### EXERCISE
Write out every record below exactly as it appears.

### GIVEN DATA
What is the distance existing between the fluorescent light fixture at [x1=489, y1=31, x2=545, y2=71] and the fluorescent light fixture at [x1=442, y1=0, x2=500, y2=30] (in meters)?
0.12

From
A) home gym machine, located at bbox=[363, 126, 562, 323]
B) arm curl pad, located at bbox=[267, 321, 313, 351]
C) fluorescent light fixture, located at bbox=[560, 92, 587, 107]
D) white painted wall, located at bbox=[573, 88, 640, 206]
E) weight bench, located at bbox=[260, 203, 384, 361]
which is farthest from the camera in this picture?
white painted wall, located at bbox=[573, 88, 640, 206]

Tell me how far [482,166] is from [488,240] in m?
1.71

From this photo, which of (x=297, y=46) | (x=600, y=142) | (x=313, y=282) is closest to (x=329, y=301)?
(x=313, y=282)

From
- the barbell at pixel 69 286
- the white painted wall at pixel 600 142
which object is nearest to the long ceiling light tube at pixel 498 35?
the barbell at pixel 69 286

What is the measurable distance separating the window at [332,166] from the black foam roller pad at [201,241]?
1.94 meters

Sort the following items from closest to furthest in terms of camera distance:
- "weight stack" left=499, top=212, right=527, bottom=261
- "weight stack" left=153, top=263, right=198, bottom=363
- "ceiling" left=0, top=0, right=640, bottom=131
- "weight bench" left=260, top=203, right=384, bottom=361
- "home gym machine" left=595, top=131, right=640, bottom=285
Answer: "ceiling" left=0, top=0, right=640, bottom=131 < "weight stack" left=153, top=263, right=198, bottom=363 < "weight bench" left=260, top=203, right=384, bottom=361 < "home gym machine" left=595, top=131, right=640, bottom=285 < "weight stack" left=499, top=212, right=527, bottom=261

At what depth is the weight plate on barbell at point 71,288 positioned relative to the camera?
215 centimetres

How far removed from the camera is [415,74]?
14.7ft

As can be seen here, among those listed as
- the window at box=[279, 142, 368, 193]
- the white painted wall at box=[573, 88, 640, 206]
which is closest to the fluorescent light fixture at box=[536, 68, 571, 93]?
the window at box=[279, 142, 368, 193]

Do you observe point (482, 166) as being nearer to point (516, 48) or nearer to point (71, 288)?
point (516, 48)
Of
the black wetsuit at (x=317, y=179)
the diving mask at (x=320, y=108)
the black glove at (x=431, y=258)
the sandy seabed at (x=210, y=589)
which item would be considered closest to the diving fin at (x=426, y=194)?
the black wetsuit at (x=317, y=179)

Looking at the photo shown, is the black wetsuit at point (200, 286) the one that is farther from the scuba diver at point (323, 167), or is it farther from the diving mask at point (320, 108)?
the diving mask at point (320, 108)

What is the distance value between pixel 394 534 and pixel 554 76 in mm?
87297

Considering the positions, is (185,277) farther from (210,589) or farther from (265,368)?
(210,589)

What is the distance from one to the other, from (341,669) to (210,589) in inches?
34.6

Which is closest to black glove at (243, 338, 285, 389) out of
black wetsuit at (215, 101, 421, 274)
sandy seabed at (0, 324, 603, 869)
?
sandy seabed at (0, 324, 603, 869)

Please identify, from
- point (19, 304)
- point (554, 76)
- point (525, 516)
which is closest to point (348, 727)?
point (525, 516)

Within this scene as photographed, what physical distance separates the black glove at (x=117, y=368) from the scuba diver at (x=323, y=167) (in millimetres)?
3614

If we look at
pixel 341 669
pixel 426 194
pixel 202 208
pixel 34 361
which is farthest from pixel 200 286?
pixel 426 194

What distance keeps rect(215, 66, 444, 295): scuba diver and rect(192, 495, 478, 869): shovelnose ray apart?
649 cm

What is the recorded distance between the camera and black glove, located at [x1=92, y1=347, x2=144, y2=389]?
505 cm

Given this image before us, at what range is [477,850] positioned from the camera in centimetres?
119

### EXERCISE SOLUTION
What is the distance existing between the fluorescent light fixture at [x1=489, y1=31, x2=545, y2=71] and the fluorescent light fixture at [x1=442, y1=0, x2=500, y2=30] (in meters)?
0.12

From
A) home gym machine, located at bbox=[363, 126, 562, 323]
B) arm curl pad, located at bbox=[267, 321, 313, 351]
C) fluorescent light fixture, located at bbox=[560, 92, 587, 107]
D) white painted wall, located at bbox=[573, 88, 640, 206]
E) weight bench, located at bbox=[260, 203, 384, 361]
which is farthest from the camera in this picture?
white painted wall, located at bbox=[573, 88, 640, 206]

Tell me how far [482,166] is from [488,240] in m?
1.71

From this photo, which of (x=297, y=46) | (x=600, y=142) | (x=313, y=282) is closest to (x=329, y=301)?
(x=313, y=282)

From
- the barbell at pixel 69 286
- the white painted wall at pixel 600 142
which object is nearest to the long ceiling light tube at pixel 498 35?
the barbell at pixel 69 286

What is the measurable distance separating the window at [332,166] from the black foam roller pad at [201,241]?
1.94 meters

Sort the following items from closest to furthest in terms of camera distance:
- "weight stack" left=499, top=212, right=527, bottom=261
- "weight stack" left=153, top=263, right=198, bottom=363
- "ceiling" left=0, top=0, right=640, bottom=131
- "weight bench" left=260, top=203, right=384, bottom=361
- "home gym machine" left=595, top=131, right=640, bottom=285
Answer: "ceiling" left=0, top=0, right=640, bottom=131 < "weight stack" left=153, top=263, right=198, bottom=363 < "weight bench" left=260, top=203, right=384, bottom=361 < "home gym machine" left=595, top=131, right=640, bottom=285 < "weight stack" left=499, top=212, right=527, bottom=261

At what depth is the weight plate on barbell at point 71,288 positioned relative to the camera?
215 centimetres

How far removed from the camera is [415,74]?
14.7ft

As can be seen here, among those listed as
- the window at box=[279, 142, 368, 193]
- the white painted wall at box=[573, 88, 640, 206]
which is closest to the fluorescent light fixture at box=[536, 68, 571, 93]?
the window at box=[279, 142, 368, 193]

Do you observe point (482, 166) as being nearer to point (516, 48) or nearer to point (71, 288)?
point (516, 48)
Of
the black wetsuit at (x=317, y=179)
the diving mask at (x=320, y=108)
the black glove at (x=431, y=258)
the sandy seabed at (x=210, y=589)
which item would be considered closest to the diving fin at (x=426, y=194)?
the black wetsuit at (x=317, y=179)

Looking at the photo shown, is the black wetsuit at point (200, 286) the one that is farther from the scuba diver at point (323, 167), or is it farther from the diving mask at point (320, 108)?
the diving mask at point (320, 108)

What is the distance value between pixel 394 534 and pixel 554 76 in mm?
87297

Considering the positions, is (185,277) farther from (210,589) or farther from (265,368)?
(210,589)

What is the distance from one to the other, from (341,669) to (210,589) in inches?
34.6

Which is closest to black glove at (243, 338, 285, 389) out of
black wetsuit at (215, 101, 421, 274)
sandy seabed at (0, 324, 603, 869)
?
sandy seabed at (0, 324, 603, 869)

Please identify, from
- point (19, 304)
- point (554, 76)
- point (525, 516)
which is closest to point (348, 727)?
point (525, 516)

Within this scene as photographed, what physical distance separates the black glove at (x=117, y=368) from the scuba diver at (x=323, y=167) (in millimetres)?
3614

If we look at
pixel 341 669
pixel 426 194
pixel 202 208
pixel 34 361
which is farthest from pixel 200 286?
pixel 426 194

What distance keeps rect(215, 66, 444, 295): scuba diver and rect(192, 495, 478, 869): shovelnose ray apart?
649 cm

What is the recorded distance between the camera and black glove, located at [x1=92, y1=347, x2=144, y2=389]?
505 cm

Given this image before us, at what range is [477,850] positioned from the camera in centimetres?
119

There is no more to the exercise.